PROBLEM
A word-for-word retyping of the listing below is required, with the pictures dropped.
********************
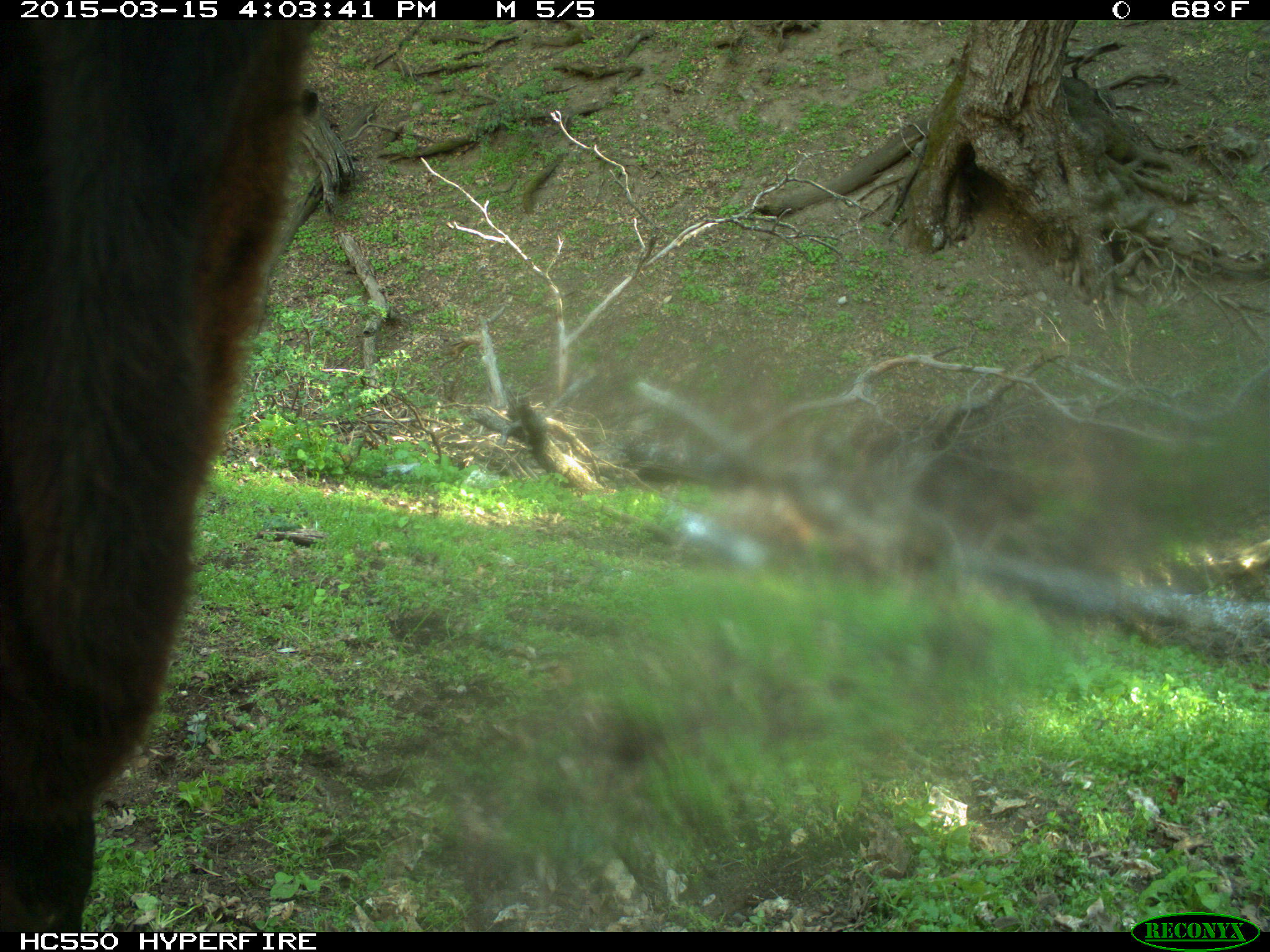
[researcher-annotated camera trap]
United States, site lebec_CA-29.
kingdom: Animalia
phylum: Chordata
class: Mammalia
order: Artiodactyla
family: Bovidae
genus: Bos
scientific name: Bos taurus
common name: domestic cow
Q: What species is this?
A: Bos taurus (domestic cow).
********************
REPLY TO THE EXERCISE
[researcher-annotated camera trap]
United States, site lebec_CA-29.
kingdom: Animalia
phylum: Chordata
class: Mammalia
order: Artiodactyla
family: Bovidae
genus: Bos
scientific name: Bos taurus
common name: domestic cow
Q: What species is this?
A: Bos taurus (domestic cow).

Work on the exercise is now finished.